Tugas dan Latihan
• a. Di paragraf terjemahan teks tentang nabi menggembala kambing, mulai dari kalimat "Kedua orang itu menangkapku", apa saja yang dilakukan kedua lelaki itu? Tulis satu per satu sesuai urutannya, pakai kata-kata di teks.
• b. Lanjutkan teks tentang nabi menggembala kambing dari bagian terakhirnya.

Kutipan untuk Dibaca
++++++++++

Setiap Nabi Menggembala Kambing

Setiap Nabi Menggembala Kambing 

Nabi Muhammad shallallahu ‘alaihi wa sallam pernah menggembala kambing bersama saudara susuannya di perkampungan Bani Sa’ad, lalu ketika itu malaikat datang dan membelah dada beliau.

Dalam hadits disebutkan,

… فَبَيْنَمَا أَنَا مَعَ أَخٍ لِي خَلْفَ بُيُوْتِنَا نَرْعَى بِهِمَا لَنَا إِذْ أتَانِي رَجُلاَنِ – عَلَيْهِمَا ثِيَابٌ بِيْضٌ- بِطَسْتٍ مِنْ ذَهَبٍ مَمْلُوْءٍ ثَلْجًا ثُمَّ أَخَذَانِي فَشَقَّا بَطْنِي ثُمَّ اسْتَخْرَجَا قَلْبِي فَشَقَّاهُ فَاستخْرَجَا مِنْهُ عَلَقَةً سَوْدَاءَ فَطَرَحَاهُ ثُمَّ غَسَلاَ قَلْبِي وبَطْنِي بِذَلِكَ الثَّلْجِ حَتَّى أَنْقَيَاه ُ…

Ketika aku sedang berada di belakang rumah bersama saudaraku (saudara angkat) menggembalakan anak kambing, tiba-tiba aku didatangi dua orang lelaki—mereka mengenakan baju putih—dengan membawa baskom yang terbuat dari emas penuh dengan es. Kedua orang itu menangkapku, lalu membedah perutku. Keduanya mengeluarkan hatiku dan membedahnya, lalu mereka mengeluarkan gumpalan hitam darinya dan membuangnya. Kemudian keduanya membersihkan dan menyucikan hatiku dengan air itu sampai bersih.” (Lihat Shahih As-Sirah An-Nabawiyah karya Syaikh Muhammad Nashiruddin Al-Albani, hlm. 16.)

++++++++++

Data Tersimpan
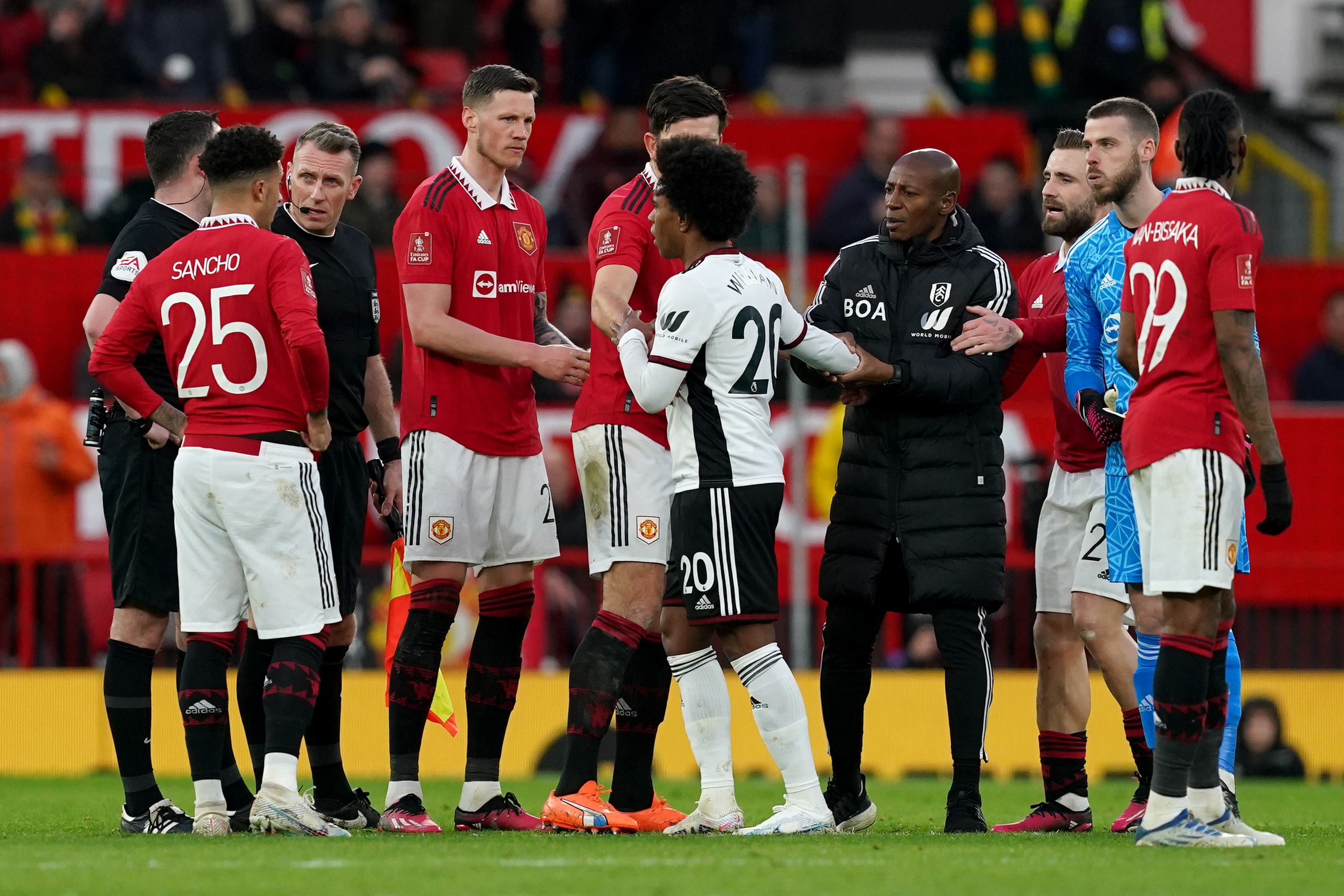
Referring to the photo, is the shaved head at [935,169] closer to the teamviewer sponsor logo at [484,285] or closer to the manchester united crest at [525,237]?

++++++++++

Jawaban Tiap Tugas
• a.
1. menangkapku
2. membedah perutku
3. mengeluarkan hatiku
4. membedahnya
5. mengeluarkan gumpalan hitam darinya
6. membuangnya
7. membersihkan hatiku
8. menyucikan hatiku

• b.
Dari Abu Hurairah radhiyallahu ‘anhu bahwa Rasulullah shallallahu ‘alaihi wa sallam bersabda,

مَا بَعَثَ اللَّهُ نَبِيًّا إِلاَّ رَعَى الْغَنَمَ » . فَقَالَ أَصْحَابُهُ وَأَنْتَ فَقَالَ « نَعَمْ كُنْتُ أَرْعَاهَا عَلَى قَرَارِيطَ لأَهْلِ مَكَّةَ »

Tidak ada Nabi kecuali pernah menjadi penggembala kambing.” Mereka para sahabat bertanya, “Apakah engkau juga wahai Rasulullah?” Beliau berkata, “Iya, saya telah menggembala dengan imbalan beberapa qirath (mata uang dinar, pen.) dari penduduk Mekah.” (HR. Bukhari, no. 2262)

Nabi lain yang menjadi penggembala kambing adalah Nabi Musa ‘alaihis salam sebagaimana disebutkan dalam ayat,

قَالَ هِيَ عَصَايَ أَتَوَكَّأُ عَلَيْهَا وَأَهُشُّ بِهَا عَلَى غَنَمِي وَلِيَ فِيهَا مَآرِبُ أُخْرَى.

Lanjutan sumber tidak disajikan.